Oil and gas exploration, petroleum refining, power, telecommunications and most importantly financial business attracted foreign direct investment to push the first quarterly (July-Sept) FDI over nine per cent higher than the same period last year.

Financial business attracted the highest investment of $295.5 million, an increase of 68 per cent compared to the first quarter of last fiscal.

Financial business (banking and finance) is the main target of current turmoil in the financial system of developed economies of which the economists are predicting a complete meltdown and discussing finding a new financial system.

The situation is encouraging for Pakistan as banking system is still intact and the Governor, State Bank of Pakistan, announced last week that country’s financials system escaped unhurt.

The mammoth growth of telecommunications which attracted huge foreign investment, continued to prove its potential for growth and a total inflow during the said quarter attracted $259 million, though it was 29 per cent less than three months of last year.

Oil and gas exploration sector’s performance was morale boosting for the country facing severe shortage of foreign exchange and fearing that it will have to embrace IMF.

The sector during the quarter attracted $190.7 million, 43 per cent higher than the same period of last year.

With slight fluctuation of investment, the FDI is on the same pattern and could provide up to $4.5 to $5 billion till the end of the fiscal year 2008-09 as it gathered a total of $1.110 billion during this period.

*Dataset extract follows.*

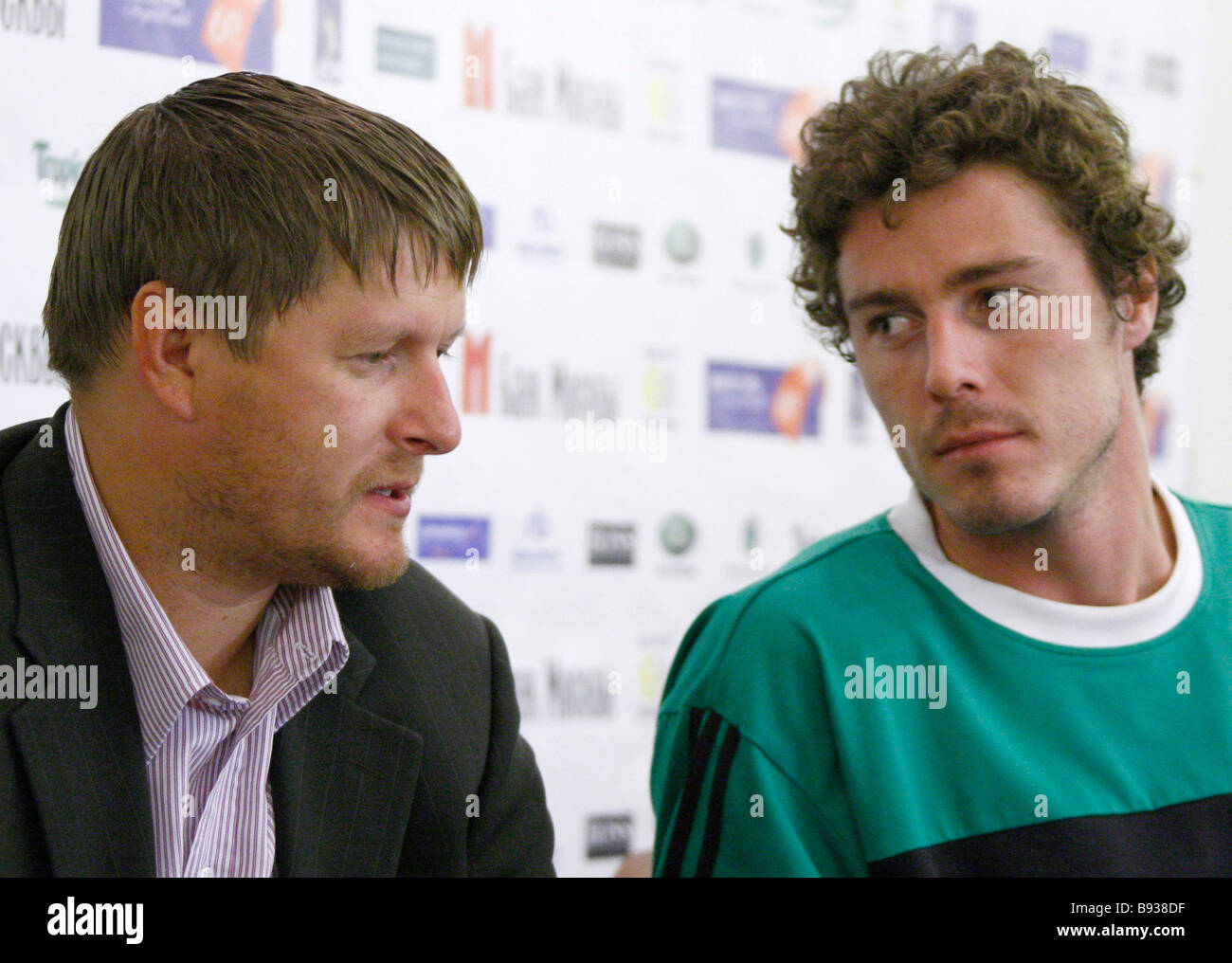 Yevgeny Kafelnikov and Marat Safin at an official news conference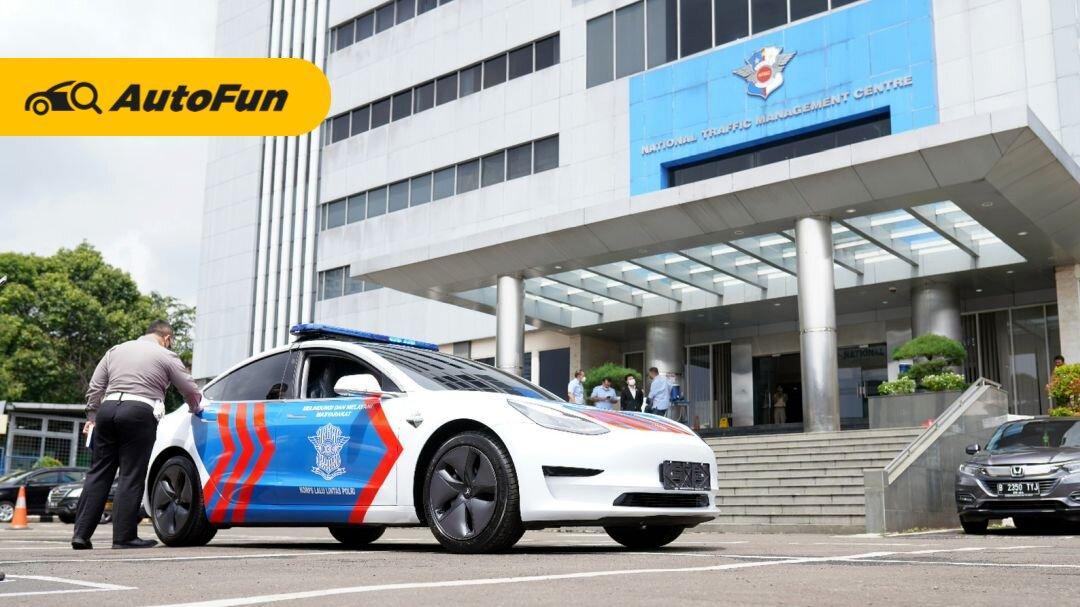 Jangan Ngebut Sembarangan! Sekarang Polri Pakai Tesla Model 3 Sebagai Mobil Dinas 01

“The oil prices are just 44 per cent of what it was six months before which means the country’s oil bill could drop to $4.5 to $5.5 billion against over $12 billion of last year,” said Abid Saleem , an analysts, adding that it would provide enough space to adjust the balance sheet with a big slash in current account deficit.

He also pointed out that commodity prices have started falling in the global market like the edible prices which fell to 35 per cent of what it was during the 10 months till September.

Further, Pakistan is expected to produce enough wheat this year, thus there would be no requirement to import the commodity.

Analysts believe that things are improving for Pakistan even on external front but it depends on the perception of economic managers which shape of economy they would like to craft.